### Assignment:
I would like every record printed again, exactly as shown.

### Materials provided:
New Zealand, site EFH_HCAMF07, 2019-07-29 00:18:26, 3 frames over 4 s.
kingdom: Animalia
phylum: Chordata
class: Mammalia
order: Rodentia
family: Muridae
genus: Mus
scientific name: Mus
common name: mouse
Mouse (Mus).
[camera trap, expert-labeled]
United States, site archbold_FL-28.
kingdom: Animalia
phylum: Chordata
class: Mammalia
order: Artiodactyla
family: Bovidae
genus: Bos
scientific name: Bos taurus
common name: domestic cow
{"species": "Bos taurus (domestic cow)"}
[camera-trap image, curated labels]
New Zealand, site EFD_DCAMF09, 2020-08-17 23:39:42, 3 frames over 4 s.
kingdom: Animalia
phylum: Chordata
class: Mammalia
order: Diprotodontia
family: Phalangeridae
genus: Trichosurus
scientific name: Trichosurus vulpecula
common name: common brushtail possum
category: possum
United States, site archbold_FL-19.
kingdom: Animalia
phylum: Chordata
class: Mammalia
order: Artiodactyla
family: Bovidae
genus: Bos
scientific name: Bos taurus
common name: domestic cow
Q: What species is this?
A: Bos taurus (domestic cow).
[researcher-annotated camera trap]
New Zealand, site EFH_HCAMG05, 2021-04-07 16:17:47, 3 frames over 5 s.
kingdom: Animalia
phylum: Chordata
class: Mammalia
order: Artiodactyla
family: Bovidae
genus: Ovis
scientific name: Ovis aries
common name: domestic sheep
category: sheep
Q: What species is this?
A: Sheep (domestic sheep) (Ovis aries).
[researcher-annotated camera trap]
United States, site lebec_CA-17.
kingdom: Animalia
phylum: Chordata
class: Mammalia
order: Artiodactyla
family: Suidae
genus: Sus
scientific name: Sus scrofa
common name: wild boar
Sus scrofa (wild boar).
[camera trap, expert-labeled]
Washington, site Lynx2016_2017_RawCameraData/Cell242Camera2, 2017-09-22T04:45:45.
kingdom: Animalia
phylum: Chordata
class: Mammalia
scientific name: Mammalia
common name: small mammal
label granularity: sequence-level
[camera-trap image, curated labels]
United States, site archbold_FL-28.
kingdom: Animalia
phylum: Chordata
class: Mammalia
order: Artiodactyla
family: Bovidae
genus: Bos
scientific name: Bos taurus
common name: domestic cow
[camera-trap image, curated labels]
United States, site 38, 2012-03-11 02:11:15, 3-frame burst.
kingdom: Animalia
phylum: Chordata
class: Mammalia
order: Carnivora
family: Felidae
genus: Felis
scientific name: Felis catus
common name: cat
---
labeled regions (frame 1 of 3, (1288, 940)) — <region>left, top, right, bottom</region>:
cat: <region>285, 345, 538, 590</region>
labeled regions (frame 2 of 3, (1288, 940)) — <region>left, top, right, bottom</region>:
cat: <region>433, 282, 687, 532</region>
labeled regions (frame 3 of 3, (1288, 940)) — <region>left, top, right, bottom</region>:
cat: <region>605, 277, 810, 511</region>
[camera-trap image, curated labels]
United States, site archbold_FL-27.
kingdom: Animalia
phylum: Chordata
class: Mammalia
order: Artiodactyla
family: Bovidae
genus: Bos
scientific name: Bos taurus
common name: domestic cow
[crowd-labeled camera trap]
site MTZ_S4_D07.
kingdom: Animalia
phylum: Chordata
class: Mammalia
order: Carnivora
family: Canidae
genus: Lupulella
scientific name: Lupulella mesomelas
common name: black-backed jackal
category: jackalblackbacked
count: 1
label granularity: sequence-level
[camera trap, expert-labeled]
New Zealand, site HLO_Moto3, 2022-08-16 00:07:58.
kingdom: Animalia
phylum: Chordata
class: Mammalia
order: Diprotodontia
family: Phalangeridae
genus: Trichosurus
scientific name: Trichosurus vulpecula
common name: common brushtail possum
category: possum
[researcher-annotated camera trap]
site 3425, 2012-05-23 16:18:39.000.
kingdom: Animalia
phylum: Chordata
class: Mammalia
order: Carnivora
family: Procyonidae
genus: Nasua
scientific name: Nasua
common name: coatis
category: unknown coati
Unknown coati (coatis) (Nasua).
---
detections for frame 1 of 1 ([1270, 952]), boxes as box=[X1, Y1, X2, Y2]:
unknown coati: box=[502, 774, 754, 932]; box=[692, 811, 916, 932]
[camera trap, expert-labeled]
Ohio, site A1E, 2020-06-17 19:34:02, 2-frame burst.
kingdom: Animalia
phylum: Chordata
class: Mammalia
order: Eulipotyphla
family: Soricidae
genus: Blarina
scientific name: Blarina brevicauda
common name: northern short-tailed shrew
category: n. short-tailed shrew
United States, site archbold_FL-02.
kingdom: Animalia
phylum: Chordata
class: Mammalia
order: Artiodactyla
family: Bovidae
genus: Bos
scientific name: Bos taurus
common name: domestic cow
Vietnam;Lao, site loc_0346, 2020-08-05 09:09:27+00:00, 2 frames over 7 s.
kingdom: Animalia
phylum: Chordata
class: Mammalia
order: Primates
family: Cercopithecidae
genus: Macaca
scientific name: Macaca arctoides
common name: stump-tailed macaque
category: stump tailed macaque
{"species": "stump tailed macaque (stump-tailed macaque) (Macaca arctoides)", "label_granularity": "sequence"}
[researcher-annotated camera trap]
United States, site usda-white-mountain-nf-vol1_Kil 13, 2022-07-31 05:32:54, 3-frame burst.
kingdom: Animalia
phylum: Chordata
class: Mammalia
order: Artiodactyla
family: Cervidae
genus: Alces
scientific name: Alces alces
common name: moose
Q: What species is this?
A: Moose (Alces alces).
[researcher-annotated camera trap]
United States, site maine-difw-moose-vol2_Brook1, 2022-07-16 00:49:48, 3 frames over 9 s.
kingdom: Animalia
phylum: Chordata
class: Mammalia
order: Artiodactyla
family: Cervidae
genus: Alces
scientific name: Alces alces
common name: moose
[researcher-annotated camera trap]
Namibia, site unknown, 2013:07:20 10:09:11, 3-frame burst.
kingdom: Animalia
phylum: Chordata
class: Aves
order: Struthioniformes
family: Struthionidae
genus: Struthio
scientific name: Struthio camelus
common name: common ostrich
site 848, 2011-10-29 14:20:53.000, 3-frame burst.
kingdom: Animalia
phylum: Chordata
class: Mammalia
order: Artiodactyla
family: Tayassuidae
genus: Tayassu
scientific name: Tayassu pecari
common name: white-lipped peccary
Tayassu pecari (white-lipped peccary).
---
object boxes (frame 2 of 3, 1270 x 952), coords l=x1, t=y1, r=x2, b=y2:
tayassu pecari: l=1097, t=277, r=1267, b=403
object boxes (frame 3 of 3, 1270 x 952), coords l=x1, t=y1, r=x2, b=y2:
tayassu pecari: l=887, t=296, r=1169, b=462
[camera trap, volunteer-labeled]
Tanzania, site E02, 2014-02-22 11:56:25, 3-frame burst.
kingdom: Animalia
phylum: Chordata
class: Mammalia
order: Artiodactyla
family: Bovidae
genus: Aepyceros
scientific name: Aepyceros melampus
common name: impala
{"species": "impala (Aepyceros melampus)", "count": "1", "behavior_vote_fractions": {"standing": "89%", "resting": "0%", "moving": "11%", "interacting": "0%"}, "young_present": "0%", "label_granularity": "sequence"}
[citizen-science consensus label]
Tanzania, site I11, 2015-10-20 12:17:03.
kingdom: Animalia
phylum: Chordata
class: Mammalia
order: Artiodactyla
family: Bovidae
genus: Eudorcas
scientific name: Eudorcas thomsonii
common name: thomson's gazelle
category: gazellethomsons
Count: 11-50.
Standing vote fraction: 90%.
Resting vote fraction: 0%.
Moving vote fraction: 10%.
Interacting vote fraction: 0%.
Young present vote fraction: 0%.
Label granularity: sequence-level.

### Exercise response:
New Zealand, site EFH_HCAMF07, 2019-07-29 00:18:26, 3 frames over 4 s.
kingdom: Animalia
phylum: Chordata
class: Mammalia
order: Rodentia
family: Muridae
genus: Mus
scientific name: Mus
common name: mouse
Mouse (Mus).
[camera trap, expert-labeled]
United States, site archbold_FL-28.
kingdom: Animalia
phylum: Chordata
class: Mammalia
order: Artiodactyla
family: Bovidae
genus: Bos
scientific name: Bos taurus
common name: domestic cow
{"species": "Bos taurus (domestic cow)"}
[camera-trap image, curated labels]
New Zealand, site EFD_DCAMF09, 2020-08-17 23:39:42, 3 frames over 4 s.
kingdom: Animalia
phylum: Chordata
class: Mammalia
order: Diprotodontia
family: Phalangeridae
genus: Trichosurus
scientific name: Trichosurus vulpecula
common name: common brushtail possum
category: possum
United States, site archbold_FL-19.
kingdom: Animalia
phylum: Chordata
class: Mammalia
order: Artiodactyla
family: Bovidae
genus: Bos
scientific name: Bos taurus
common name: domestic cow
Q: What species is this?
A: Bos taurus (domestic cow).
[researcher-annotated camera trap]
New Zealand, site EFH_HCAMG05, 2021-04-07 16:17:47, 3 frames over 5 s.
kingdom: Animalia
phylum: Chordata
class: Mammalia
order: Artiodactyla
family: Bovidae
genus: Ovis
scientific name: Ovis aries
common name: domestic sheep
category: sheep
Q: What species is this?
A: Sheep (domestic sheep) (Ovis aries).
[researcher-annotated camera trap]
United States, site lebec_CA-17.
kingdom: Animalia
phylum: Chordata
class: Mammalia
order: Artiodactyla
family: Suidae
genus: Sus
scientific name: Sus scrofa
common name: wild boar
Sus scrofa (wild boar).
[camera trap, expert-labeled]
Washington, site Lynx2016_2017_RawCameraData/Cell242Camera2, 2017-09-22T04:45:45.
kingdom: Animalia
phylum: Chordata
class: Mammalia
scientific name: Mammalia
common name: small mammal
label granularity: sequence-level
[camera-trap image, curated labels]
United States, site archbold_FL-28.
kingdom: Animalia
phylum: Chordata
class: Mammalia
order: Artiodactyla
family: Bovidae
genus: Bos
scientific name: Bos taurus
common name: domestic cow
[camera-trap image, curated labels]
United States, site 38, 2012-03-11 02:11:15, 3-frame burst.
kingdom: Animalia
phylum: Chordata
class: Mammalia
order: Carnivora
family: Felidae
genus: Felis
scientific name: Felis catus
common name: cat
---
labeled regions (frame 1 of 3, (1288, 940)) — <region>left, top, right, bottom</region>:
cat: <region>285, 345, 538, 590</region>
labeled regions (frame 2 of 3, (1288, 940)) — <region>left, top, right, bottom</region>:
cat: <region>433, 282, 687, 532</region>
labeled regions (frame 3 of 3, (1288, 940)) — <region>left, top, right, bottom</region>:
cat: <region>605, 277, 810, 511</region>
[camera-trap image, curated labels]
United States, site archbold_FL-27.
kingdom: Animalia
phylum: Chordata
class: Mammalia
order: Artiodactyla
family: Bovidae
genus: Bos
scientific name: Bos taurus
common name: domestic cow
[crowd-labeled camera trap]
site MTZ_S4_D07.
kingdom: Animalia
phylum: Chordata
class: Mammalia
order: Carnivora
family: Canidae
genus: Lupulella
scientific name: Lupulella mesomelas
common name: black-backed jackal
category: jackalblackbacked
count: 1
label granularity: sequence-level
[camera trap, expert-labeled]
New Zealand, site HLO_Moto3, 2022-08-16 00:07:58.
kingdom: Animalia
phylum: Chordata
class: Mammalia
order: Diprotodontia
family: Phalangeridae
genus: Trichosurus
scientific name: Trichosurus vulpecula
common name: common brushtail possum
category: possum
[researcher-annotated camera trap]
site 3425, 2012-05-23 16:18:39.000.
kingdom: Animalia
phylum: Chordata
class: Mammalia
order: Carnivora
family: Procyonidae
genus: Nasua
scientific name: Nasua
common name: coatis
category: unknown coati
Unknown coati (coatis) (Nasua).
---
detections for frame 1 of 1 ([1270, 952]), boxes as box=[X1, Y1, X2, Y2]:
unknown coati: box=[502, 774, 754, 932]; box=[692, 811, 916, 932]
[camera trap, expert-labeled]
Ohio, site A1E, 2020-06-17 19:34:02, 2-frame burst.
kingdom: Animalia
phylum: Chordata
class: Mammalia
order: Eulipotyphla
family: Soricidae
genus: Blarina
scientific name: Blarina brevicauda
common name: northern short-tailed shrew
category: n. short-tailed shrew
United States, site archbold_FL-02.
kingdom: Animalia
phylum: Chordata
class: Mammalia
order: Artiodactyla
family: Bovidae
genus: Bos
scientific name: Bos taurus
common name: domestic cow
Vietnam;Lao, site loc_0346, 2020-08-05 09:09:27+00:00, 2 frames over 7 s.
kingdom: Animalia
phylum: Chordata
class: Mammalia
order: Primates
family: Cercopithecidae
genus: Macaca
scientific name: Macaca arctoides
common name: stump-tailed macaque
category: stump tailed macaque
{"species": "stump tailed macaque (stump-tailed macaque) (Macaca arctoides)", "label_granularity": "sequence"}
[researcher-annotated camera trap]
United States, site usda-white-mountain-nf-vol1_Kil 13, 2022-07-31 05:32:54, 3-frame burst.
kingdom: Animalia
phylum: Chordata
class: Mammalia
order: Artiodactyla
family: Cervidae
genus: Alces
scientific name: Alces alces
common name: moose
Q: What species is this?
A: Moose (Alces alces).
[researcher-annotated camera trap]
United States, site maine-difw-moose-vol2_Brook1, 2022-07-16 00:49:48, 3 frames over 9 s.
kingdom: Animalia
phylum: Chordata
class: Mammalia
order: Artiodactyla
family: Cervidae
genus: Alces
scientific name: Alces alces
common name: moose
[researcher-annotated camera trap]
Namibia, site unknown, 2013:07:20 10:09:11, 3-frame burst.
kingdom: Animalia
phylum: Chordata
class: Aves
order: Struthioniformes
family: Struthionidae
genus: Struthio
scientific name: Struthio camelus
common name: common ostrich
site 848, 2011-10-29 14:20:53.000, 3-frame burst.
kingdom: Animalia
phylum: Chordata
class: Mammalia
order: Artiodactyla
family: Tayassuidae
genus: Tayassu
scientific name: Tayassu pecari
common name: white-lipped peccary
Tayassu pecari (white-lipped peccary).
---
object boxes (frame 2 of 3, 1270 x 952), coords l=x1, t=y1, r=x2, b=y2:
tayassu pecari: l=1097, t=277, r=1267, b=403
object boxes (frame 3 of 3, 1270 x 952), coords l=x1, t=y1, r=x2, b=y2:
tayassu pecari: l=887, t=296, r=1169, b=462
[camera trap, volunteer-labeled]
Tanzania, site E02, 2014-02-22 11:56:25, 3-frame burst.
kingdom: Animalia
phylum: Chordata
class: Mammalia
order: Artiodactyla
family: Bovidae
genus: Aepyceros
scientific name: Aepyceros melampus
common name: impala
{"species": "impala (Aepyceros melampus)", "count": "1", "behavior_vote_fractions": {"standing": "89%", "resting": "0%", "moving": "11%", "interacting": "0%"}, "young_present": "0%", "label_granularity": "sequence"}
[citizen-science consensus label]
Tanzania, site I11, 2015-10-20 12:17:03.
kingdom: Animalia
phylum: Chordata
class: Mammalia
order: Artiodactyla
family: Bovidae
genus: Eudorcas
scientific name: Eudorcas thomsonii
common name: thomson's gazelle
category: gazellethomsons
Count: 11-50.
Standing vote fraction: 90%.
Resting vote fraction: 0%.
Moving vote fraction: 10%.
Interacting vote fraction: 0%.
Young present vote fraction: 0%.
Label granularity: sequence-level.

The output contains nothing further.